I couldn't get my hands on a Sapphire Rapids box easily, so the bare-metal runs
are on a Cooper Lake Xeon (the same class I used for the cover letter) and
NVIDIA Grace (arm64). Both hosts are completely idle.
1) X86 test
CPU: Intel(R) Xeon(R) Platinum 8321HC @ 1.40GHz (Cooper Lake)
1 socket / 26 cores / 2 threads = 52 CPUs
L3 35.8 MiB (1 instance), single NUMA node (0-51)
max freq == base 1.40GHz (no turbo), so the clock is steady
Bare metal, Intel(R) Xeon(R) Platinum 8321HC, your pipen.c
(writer on CPU0, reader on CPU1 -- separate physical cores, same
socket, shared L3), blocking pipe, 12 x 8s per point, median MB/s:
PIPEN_SIZE baseline patched delta
4096 2658 2531 -4.8% (noise?)
32678 3517 3527 +0.3% (your size -- flat)
65536 3072 3358 +9.3%
4096 is a single-page write that barely touches the pool; the swing
there is inside the run-to-run variance (sd ~100 MB/s on a ~2600
median), so I read it as neutral, not a regression.
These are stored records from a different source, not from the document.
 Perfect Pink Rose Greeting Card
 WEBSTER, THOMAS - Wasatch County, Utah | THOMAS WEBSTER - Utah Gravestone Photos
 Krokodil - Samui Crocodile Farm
At 32678/65536
the variance is small (sd 18-58 MB/s), so those deltas are real.
2) Arm64 test:
Machine / build:
- NVIDIA Grace (Neoverse-V2), 72 cores, 1 socket, no SMT,
single NUMA node, ~256 GB RAM
- Kernel using 64k pages.
Results (baseline vs patched):
PIPEN_SIZE pages baseline patched delta regime
65536 1 17759 17683 -0.4% want=1 → pool covers it, NO extra lock (no-op)
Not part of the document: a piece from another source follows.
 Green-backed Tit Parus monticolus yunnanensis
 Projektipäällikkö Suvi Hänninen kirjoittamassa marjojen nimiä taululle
131072 2 17583 19734 +12.2% prefill + extra lock taken
262144 4 18781 21017 +11.9% prefill + extra lock taken
524288 8 19061 20886 +9.6% = pool max; == Similar to Guzik's 32678 (8 pages)
1048576 16 16842 17110 +1.6% pool overflows; == Guzik's 65536 (16 pages)
Both tests with:
Kernel: linux-next 20260623 base, production .config
(no KASAN / LOCKDEP / DEBUG_* / nothing useless), baseline vs the
full series, both built with clang, coexisting in grub
Test: your will-it-scale test (pipen.c), PIPEN_SIZE=32678, -t 2
(1 writer + 1 reader on separate cores);
performance governor, writer and reader pinned to two cores
You're right that there is an extra lock/unlock in the prefill path, so
I don't want to wave your result away -- may it be specific to SPR's
topology/cache?
I'll also keep trying to grab a Sapphire Rapids machine so I can run your
will-it-scale case directly on the same uarch, and check if I can reproduce
it..
Thanks,
--breno
~
next prev parent reply other threads:[~2026-07-08 12:09 UTC|newest]
Thread overview: 11+ messages / expand[flat|nested] mbox.gz Atom feed top
2026-07-07 15:04 [PATCH v2 0/4] fs/pipe: unify the page pools into a single per-pipe pool Breno Leitao
2026-07-07 15:04 ` [PATCH v2 1/4] fs/pipe: move the prealloc pool to per-pipe infrastructure Breno Leitao
2026-07-07 15:04 ` [PATCH v2 2/4] fs/pipe: add per-pipe pool push, prefill and trim helpers Breno Leitao
2026-07-07 15:05 ` [PATCH v2 3/4] fs/pipe: switch the read and write paths to the per-pipe pool Breno Leitao
2026-07-07 15:05 ` [PATCH v2 4/4] fs/pipe: remove the old on-stack prealloc helpers and tmp_page[2] Breno Leitao
2026-07-07 15:29 ` [PATCH v2 0/4] fs/pipe: unify the page pools into a single per-pipe pool Mateusz Guzik
2026-07-08 12:09 ` Breno Leitao [this message]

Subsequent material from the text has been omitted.